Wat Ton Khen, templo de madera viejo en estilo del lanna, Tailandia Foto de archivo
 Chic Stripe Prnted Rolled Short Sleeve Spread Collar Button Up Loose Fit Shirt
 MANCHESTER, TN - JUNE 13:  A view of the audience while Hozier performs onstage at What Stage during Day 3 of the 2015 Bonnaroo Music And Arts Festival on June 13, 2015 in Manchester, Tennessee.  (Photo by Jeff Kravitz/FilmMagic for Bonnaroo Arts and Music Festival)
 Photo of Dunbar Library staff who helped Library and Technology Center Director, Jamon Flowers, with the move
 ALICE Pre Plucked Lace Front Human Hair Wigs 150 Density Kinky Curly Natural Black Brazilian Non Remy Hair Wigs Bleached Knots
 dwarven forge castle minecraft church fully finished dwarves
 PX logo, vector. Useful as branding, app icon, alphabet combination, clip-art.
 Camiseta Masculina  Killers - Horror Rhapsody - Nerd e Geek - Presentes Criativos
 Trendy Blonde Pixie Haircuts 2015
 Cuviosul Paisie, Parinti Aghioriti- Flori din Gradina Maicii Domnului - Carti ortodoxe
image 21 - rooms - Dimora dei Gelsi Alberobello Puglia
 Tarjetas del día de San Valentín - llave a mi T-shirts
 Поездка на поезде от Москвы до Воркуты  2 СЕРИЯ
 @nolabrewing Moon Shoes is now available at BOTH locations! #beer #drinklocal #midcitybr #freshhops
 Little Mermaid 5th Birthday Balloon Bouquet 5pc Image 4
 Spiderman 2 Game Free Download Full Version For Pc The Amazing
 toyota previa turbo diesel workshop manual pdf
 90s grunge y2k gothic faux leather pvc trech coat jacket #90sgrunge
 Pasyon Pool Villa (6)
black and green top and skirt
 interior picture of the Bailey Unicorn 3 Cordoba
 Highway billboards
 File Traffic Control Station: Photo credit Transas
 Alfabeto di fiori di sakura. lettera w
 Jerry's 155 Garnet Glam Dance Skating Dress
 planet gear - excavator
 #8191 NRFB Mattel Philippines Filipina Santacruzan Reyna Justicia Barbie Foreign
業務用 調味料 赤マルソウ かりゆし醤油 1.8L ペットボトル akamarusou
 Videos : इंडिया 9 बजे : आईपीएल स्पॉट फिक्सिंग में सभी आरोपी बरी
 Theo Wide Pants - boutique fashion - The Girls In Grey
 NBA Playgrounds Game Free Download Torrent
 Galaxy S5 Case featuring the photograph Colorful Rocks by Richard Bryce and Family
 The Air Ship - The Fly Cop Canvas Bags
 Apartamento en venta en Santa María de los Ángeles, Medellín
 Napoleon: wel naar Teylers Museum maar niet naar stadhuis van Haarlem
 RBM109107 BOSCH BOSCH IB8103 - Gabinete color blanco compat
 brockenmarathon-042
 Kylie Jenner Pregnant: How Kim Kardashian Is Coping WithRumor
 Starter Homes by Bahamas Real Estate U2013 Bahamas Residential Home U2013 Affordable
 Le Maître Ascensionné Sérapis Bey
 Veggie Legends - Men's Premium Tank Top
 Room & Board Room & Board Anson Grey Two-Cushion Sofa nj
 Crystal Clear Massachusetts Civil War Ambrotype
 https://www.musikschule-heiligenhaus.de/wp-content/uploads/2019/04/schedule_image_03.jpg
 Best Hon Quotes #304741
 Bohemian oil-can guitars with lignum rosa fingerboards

* [Work task]: Beginning with the first line of the listing above, please write out every line exactly until you reach the line that contains "Napoleon: wel naar", and include that one too.

* [Task answer]:
Wat Ton Khen, templo de madera viejo en estilo del lanna, Tailandia Foto de archivo
 Chic Stripe Prnted Rolled Short Sleeve Spread Collar Button Up Loose Fit Shirt
 MANCHESTER, TN - JUNE 13:  A view of the audience while Hozier performs onstage at What Stage during Day 3 of the 2015 Bonnaroo Music And Arts Festival on June 13, 2015 in Manchester, Tennessee.  (Photo by Jeff Kravitz/FilmMagic for Bonnaroo Arts and Music Festival)
 Photo of Dunbar Library staff who helped Library and Technology Center Director, Jamon Flowers, with the move
 ALICE Pre Plucked Lace Front Human Hair Wigs 150 Density Kinky Curly Natural Black Brazilian Non Remy Hair Wigs Bleached Knots
 dwarven forge castle minecraft church fully finished dwarves
 PX logo, vector. Useful as branding, app icon, alphabet combination, clip-art.
 Camiseta Masculina  Killers - Horror Rhapsody - Nerd e Geek - Presentes Criativos
 Trendy Blonde Pixie Haircuts 2015
 Cuviosul Paisie, Parinti Aghioriti- Flori din Gradina Maicii Domnului - Carti ortodoxe
image 21 - rooms - Dimora dei Gelsi Alberobello Puglia
 Tarjetas del día de San Valentín - llave a mi T-shirts
 Поездка на поезде от Москвы до Воркуты  2 СЕРИЯ
 @nolabrewing Moon Shoes is now available at BOTH locations! #beer #drinklocal #midcitybr #freshhops
 Little Mermaid 5th Birthday Balloon Bouquet 5pc Image 4
 Spiderman 2 Game Free Download Full Version For Pc The Amazing
 toyota previa turbo diesel workshop manual pdf
 90s grunge y2k gothic faux leather pvc trech coat jacket #90sgrunge
 Pasyon Pool Villa (6)
black and green top and skirt
 interior picture of the Bailey Unicorn 3 Cordoba
 Highway billboards
 File Traffic Control Station: Photo credit Transas
 Alfabeto di fiori di sakura. lettera w
 Jerry's 155 Garnet Glam Dance Skating Dress
 planet gear - excavator
 #8191 NRFB Mattel Philippines Filipina Santacruzan Reyna Justicia Barbie Foreign
業務用 調味料 赤マルソウ かりゆし醤油 1.8L ペットボトル akamarusou
 Videos : इंडिया 9 बजे : आईपीएल स्पॉट फिक्सिंग में सभी आरोपी बरी
 Theo Wide Pants - boutique fashion - The Girls In Grey
 NBA Playgrounds Game Free Download Torrent
 Galaxy S5 Case featuring the photograph Colorful Rocks by Richard Bryce and Family
 The Air Ship - The Fly Cop Canvas Bags
 Apartamento en venta en Santa María de los Ángeles, Medellín
 Napoleon: wel naar Teylers Museum maar niet naar stadhuis van Haarlem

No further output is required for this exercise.